Wednesday, December 9, 2015

How I Make Homemade Yogurt & Frozen Yogurt

Are you hungry? Did you eat a good breakfast today? This is what I've been eating lately: fresh, homemade yogurt with honey, granola, and fruit. It's a great way to start the day. I've really enjoyed learning about making yogurt at home and wanted to share some tips with you. There are lots of tutorials already out there for different methods, but I want to show you what works best for me.

The process starts with heating your milk to about 210 degrees F. I use regular whole milk because I haven't managed to find organic whole milk that isn't "ultra-pasteurized" at my local grocers. My milk is free of growth hormone though, so that's something good. For thicker yogurt, hold the milk at that 210 degrees for about 30 minutes to let some of the water evaporate out leaving you with thicker milk. This makes ALL THE DIFFERENCE. Yes, I'm screaming that, so don't ignore that tip.

(Yesterday, I got a stock pot just the right size so I won't have to overfill this pan anymore. I may have burned the bejeezers out of a previous pot forgetting about dinner on the stove one day, but I won't admit it. I've been making-do, but I'm happy to have my new deeper pot.)

After 30 minutes, move the pan into the sink filled with cold water (and ice if you want) to cool it to around 110 degrees. Stir now and then to help it cool faster. When it gets to about 120 or a little less, remove one cup's worth and stir in plain yogurt (either from last week's batch or store bought). I use 3 quarts of milk and 1/4 cup or so of yogurt. Pour that back into the pot and stir well. I use a glass measuring cup to do that and then I use it to fill my 3 quart jars too.

So far we have spent about 45 minutes total on this, which may seem like a lot, or too much in your opinion. But most of that is watching a pot steam, or watching a pot cool, so it gives plenty of time to get some other work done in the kitchen. You can chop dinner up and get it in the crockpot, or wash the cabinet fronts and windows, or make cookies. Everybody wins.

The rest is super easy. I sit my jars in a hot water bath (110 degrees) in an old cooler and don't touch it or move it for 8-10 hours. The water should come all the way up the jars to the same height as the yogurt, roughly. This old cooler doesn't hold the heat on it's own after about 6 hours, but I like it's size so I sit it on a heating pad and cover it with some old towels. My tap water is the magic number of 110 degrees so I can use it straight out of the tap. You don't want to stir or shake the jars at all because that is reputed to cause grainy yogurt. I don't move it and my yogurt is silky smooth so I guess that works? Also, be careful to make sure your milk has cooled to somewhere between 110-120 at most or you will kill your good bacteria.

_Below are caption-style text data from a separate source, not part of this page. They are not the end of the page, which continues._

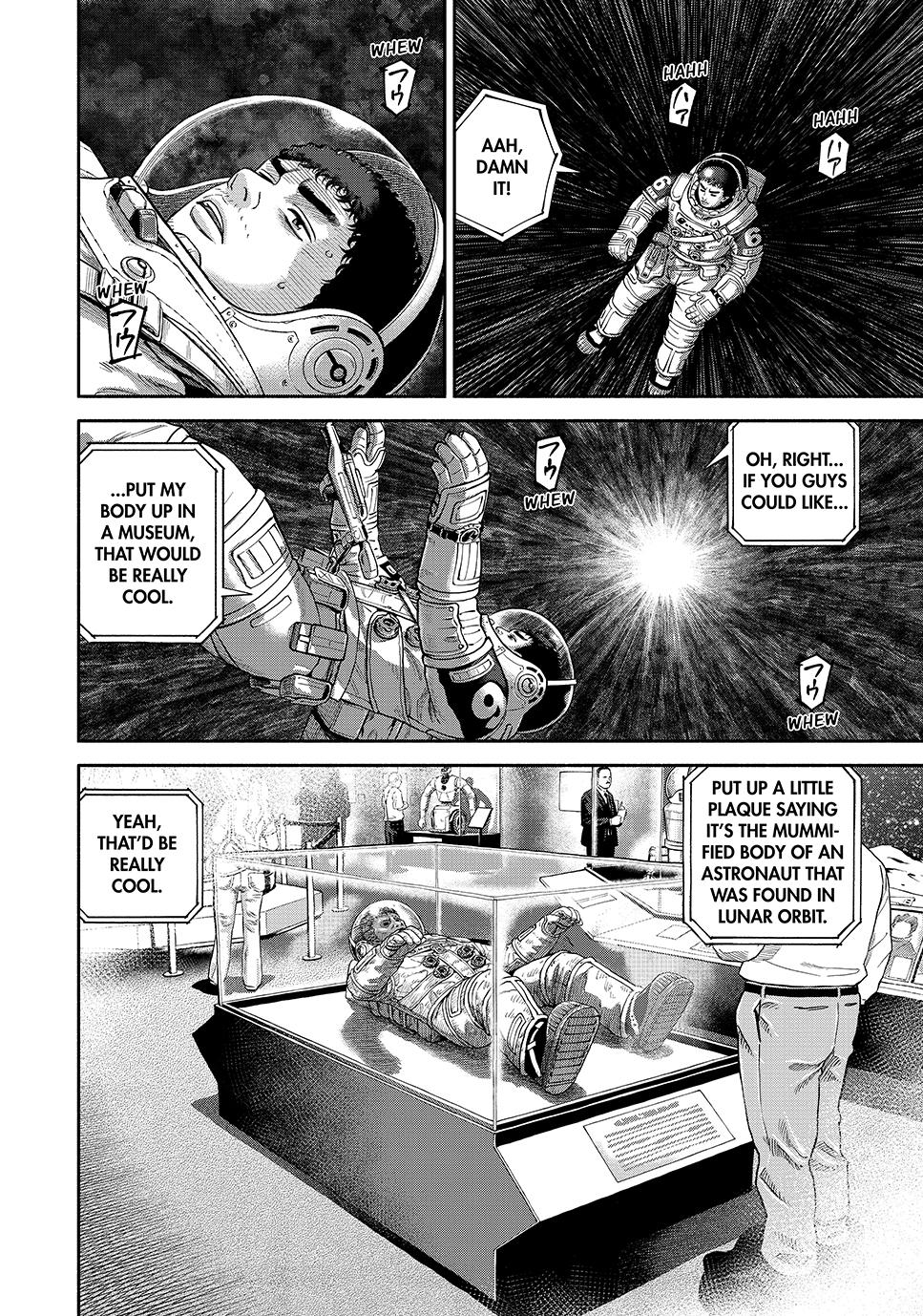 Read Space Brothers Manga Online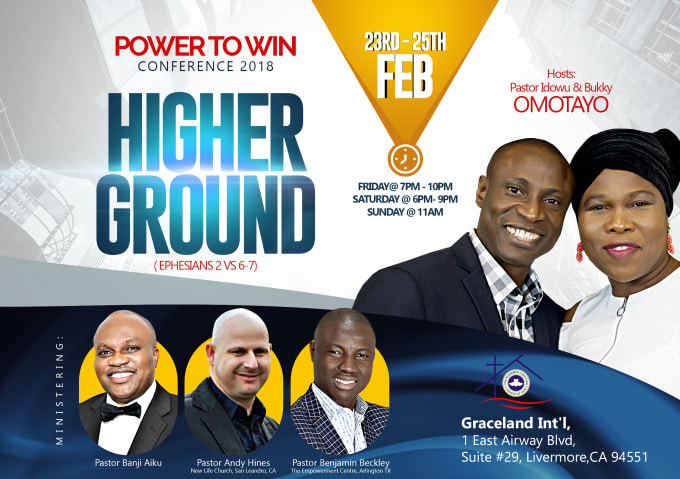 Gig Preview - Create online church flyers design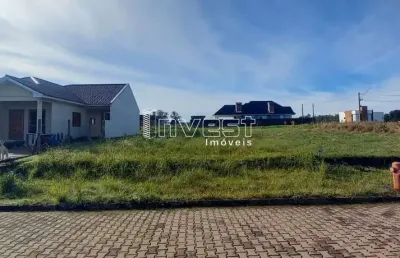 Terreno à venda na Nilsa Wendland, 001, Cipriano de Oliveira, Vera Cruz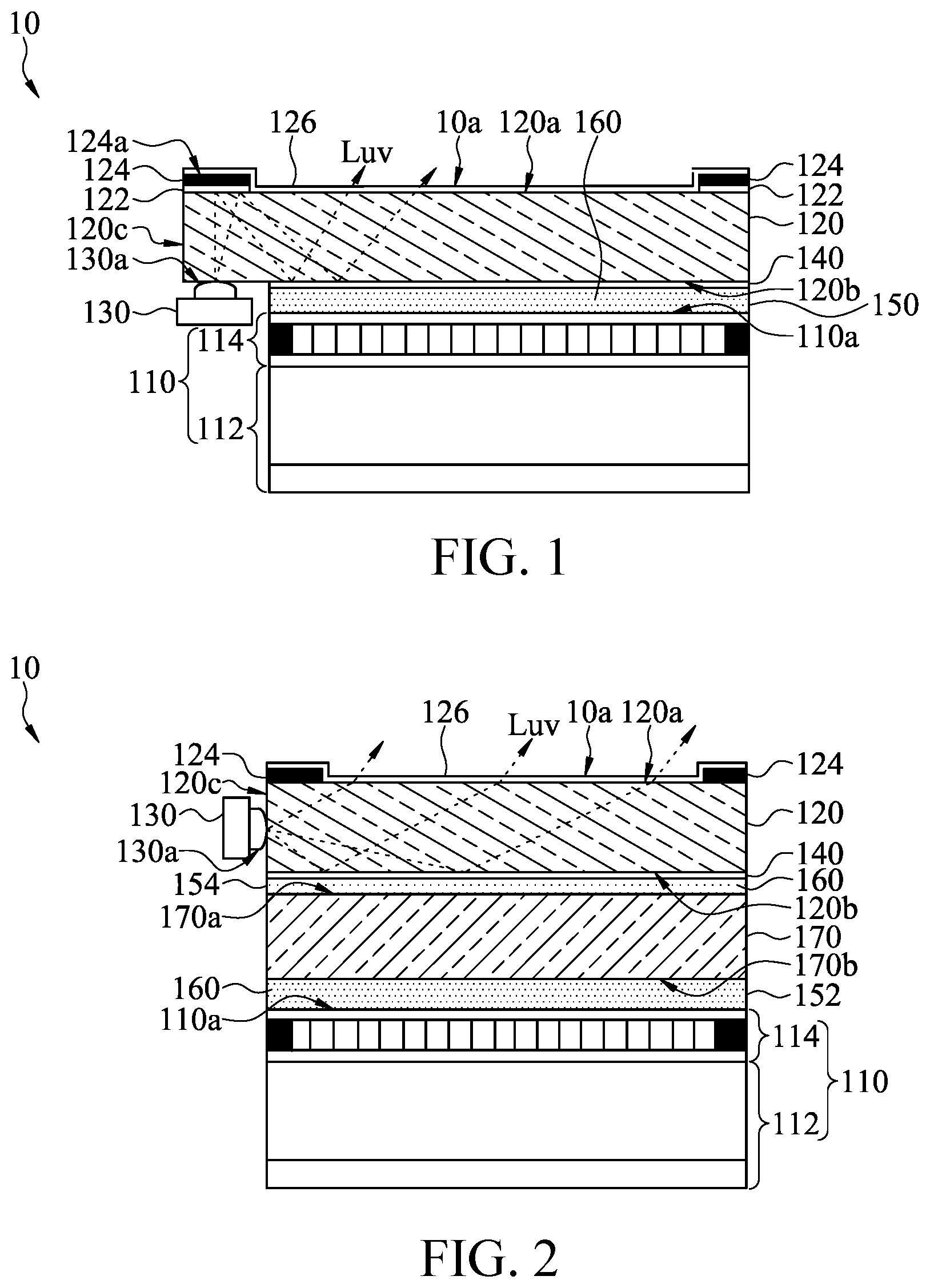 Patent US12611473 Figure 1 – Self-sterilizing display device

I generally start my yogurt making around 9 am while Elena is at school. It's in the cooler (or incubator as they say) by 10 and I leave it until 7 or 8 pm. Remove the jars and put them in the fridge and that's it. With the additional step of steaming the milk for that 30 minutes, my yogurt comes out nice and thick. If you want to make Greek yogurt you will need to strain it. Pour it into a cloth lined strainer or a fancy "nutmilk bag" if you have one and let the whey drain out for 30 minutes to an hour.

You can see in the above photo how decently thick and creamy it is already, before straining. After straining for 45 minutes and adding some toppings, it looks like this:

Now if that's not tempting enough, you can also make your own frozen yogurt so easily you won't believe it. Take one quart of unstrained yogurt and stir in one cup of sugar and 2 teaspoons of pure vanilla extract. Put it in an ice cream machine for 30 minutes or so and then pop it in your freezer for a couple of hours before serving. I have an electric Cuisinart ice cream freezer I got for $40 a long time ago. (I keep the canister part in the deep freeze ready to go so I can just fill it and put it on the machine for spontaneous ice cream making at any time.) This frozen yogurt  tastes sooooo tangy and delicious it's just amazing. Add a warm, fruit crisp and it's heaven.

It's no secret that I'm a pretty thrifty girl and love to save money. My Aldi's sells one quart of vanilla Greek yogurt for $3.69. That's super cheap compared to Chobani and other major brands that are more than $5 a quart. I buy a gallon of milk at Aldi's for $2 and I only use 3/4 of it. So I wind up with 3 quarts of regular yogurt or about 2 quarts of Greek yogurt for $1.50!!! More money to divert to the sewing budget!!!!

Please feel free to ask any questions in the comments section. If you want to try making yogurt, I'd recommend you read lots of other tutorials too to make sure you understand the process and think about what incubation method will work for you. What do you think? Will you give it a try?